I don't know, every time I see a photo of this plaza, it is empty. Maybe the community doesn't really need or want it. As for children getting together here...to do what?

14 comments:

Anonymous said...

No one has said where the funds given to the non-profit group have gone. Why were funds given to them if they are not running any community programs here? In other words, who stole the funds?

Anonymous said...

The missing street furniture was probably stolen and sold for drug money.

Anonymous said...

http://www.theuniproject.org/wp-content/uploads/2013/11/Ozone194.jpg

To read.

Anonymous said...

I thought all of the merchants were in board with the installation of this plaza. At least that's what DOT and the community board had you think at the meetings last year. Hmmmm.

We're Queens - We Can't Have Nice Things said...

Look at the shitty public space in Jackson Heights! It looks worse than Juarez in the TV show "The Bridge"!

Then head over to Brooklyn and check out the gorgeous public spaces.

Sorry to say but the people here don't get it, don't want it, don't appreciate it, and then destroy it.

Anonymous said...

Greetings from Staten Island- I attended a DoT-sponsored info-session on pedestrian plazas yesterday... these plazas may be great for some places in the city - but NOT for places where transportation does not consist of bikes and mass-trans options. DoT is well aware of this! The DoT site has a map of where they've been emplaced... which belies the "distressed socio-economic area/lack of recreation opportunity ballyhoo. PLUS, if these are going into distressed areas, where are the substantial funds - i.e. liability insurance, maintenance, et al., coming from? nThere are many reality-dissonances here...

Anonymous said...

What happened to the one that was supposed to be installed at Myrtle & Cooper ave?

I think it was to have been completed by now.

Anonymous said...

Forget about pedestrian plazas. Just Fix Our Parks!!!

Anonymous said...

I thought the plaza was full of trash? Where's all the trash?

Anonymous said...

They knew there would be coverage of it so they removed it in advance. They aren't stupid, just lazy.

Anonymous said...

The building on the right used to be a Bohacks supermarket, then a Rite Aid, and soon will be a Walgreens. So this may bring more foot traffic to the plaza. The large building anchoring the plaza used to be one of the first Chase Manhattan Bank branches outside of Manhattan. As the neighborhood declined in the 80s and 90s it closed and became a laundromat.
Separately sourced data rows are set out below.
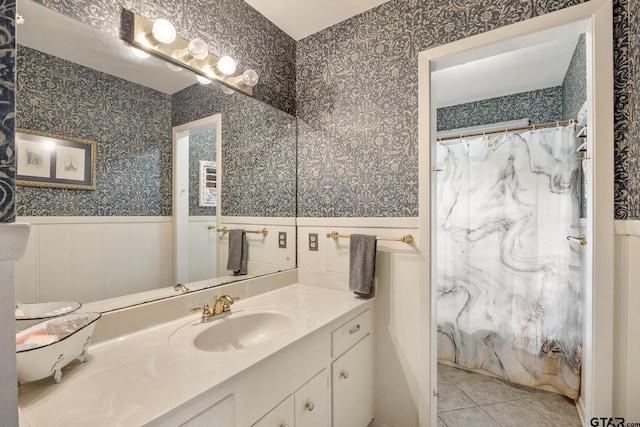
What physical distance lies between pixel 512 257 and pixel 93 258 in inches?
101

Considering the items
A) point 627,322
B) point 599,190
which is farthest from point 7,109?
point 627,322

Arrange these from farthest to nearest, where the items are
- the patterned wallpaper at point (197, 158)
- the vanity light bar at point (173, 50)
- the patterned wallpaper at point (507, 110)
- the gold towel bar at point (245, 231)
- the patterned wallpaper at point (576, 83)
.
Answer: the patterned wallpaper at point (507, 110)
the patterned wallpaper at point (576, 83)
the gold towel bar at point (245, 231)
the patterned wallpaper at point (197, 158)
the vanity light bar at point (173, 50)

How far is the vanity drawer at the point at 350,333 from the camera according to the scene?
129 centimetres

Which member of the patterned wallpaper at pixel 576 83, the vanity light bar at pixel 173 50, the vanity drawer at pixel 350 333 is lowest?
the vanity drawer at pixel 350 333

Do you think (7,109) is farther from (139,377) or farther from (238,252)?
(238,252)

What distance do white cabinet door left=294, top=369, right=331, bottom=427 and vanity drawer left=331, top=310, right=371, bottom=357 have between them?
0.12m

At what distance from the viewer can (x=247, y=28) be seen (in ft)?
5.37

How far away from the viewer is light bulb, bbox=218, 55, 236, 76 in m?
1.42

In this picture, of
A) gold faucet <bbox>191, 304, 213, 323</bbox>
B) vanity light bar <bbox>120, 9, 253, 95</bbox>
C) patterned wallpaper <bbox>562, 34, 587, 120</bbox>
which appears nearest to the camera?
vanity light bar <bbox>120, 9, 253, 95</bbox>

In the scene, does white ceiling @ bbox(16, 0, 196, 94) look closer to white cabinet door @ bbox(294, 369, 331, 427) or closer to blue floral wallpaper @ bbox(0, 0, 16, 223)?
blue floral wallpaper @ bbox(0, 0, 16, 223)

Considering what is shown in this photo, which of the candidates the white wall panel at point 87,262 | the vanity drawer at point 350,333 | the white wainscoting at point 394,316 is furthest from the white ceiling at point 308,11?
the vanity drawer at point 350,333

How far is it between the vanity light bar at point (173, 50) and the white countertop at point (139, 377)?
114cm

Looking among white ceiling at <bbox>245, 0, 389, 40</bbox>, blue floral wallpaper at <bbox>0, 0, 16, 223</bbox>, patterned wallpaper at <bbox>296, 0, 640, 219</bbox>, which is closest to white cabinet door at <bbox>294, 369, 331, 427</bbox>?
patterned wallpaper at <bbox>296, 0, 640, 219</bbox>

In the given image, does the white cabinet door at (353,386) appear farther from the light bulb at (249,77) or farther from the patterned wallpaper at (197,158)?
the light bulb at (249,77)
The McDonalds behind the laundromat opened in the early 70s and used to be one of the busiest in Queens. It's days are numbered as the neighborhood turns increasingly Muslim. Ozone Park and CityLine used to be one of NYs largest Italian-American neighborhoods. Prior to that, there was a very large Jewish population here. The area is in constant flux.

Anonymous said...

I haven't seen any pictures of the plaza full of trash. Could someone post one? The closest I've seen is one that had full garbage cans, but nothing on the ground. Looked like the plaza was being used from that. I don't understand why people are so upset about this and I'm trying to.

Anonymous said...

This article is not about trash, it's about the businesses being hurt by it.

Anonymous said...

...and the lack of oversight on behalf of the non profit organization that requested the plaza. What programs were run this past year? What were the funds used for? Who is the administrator?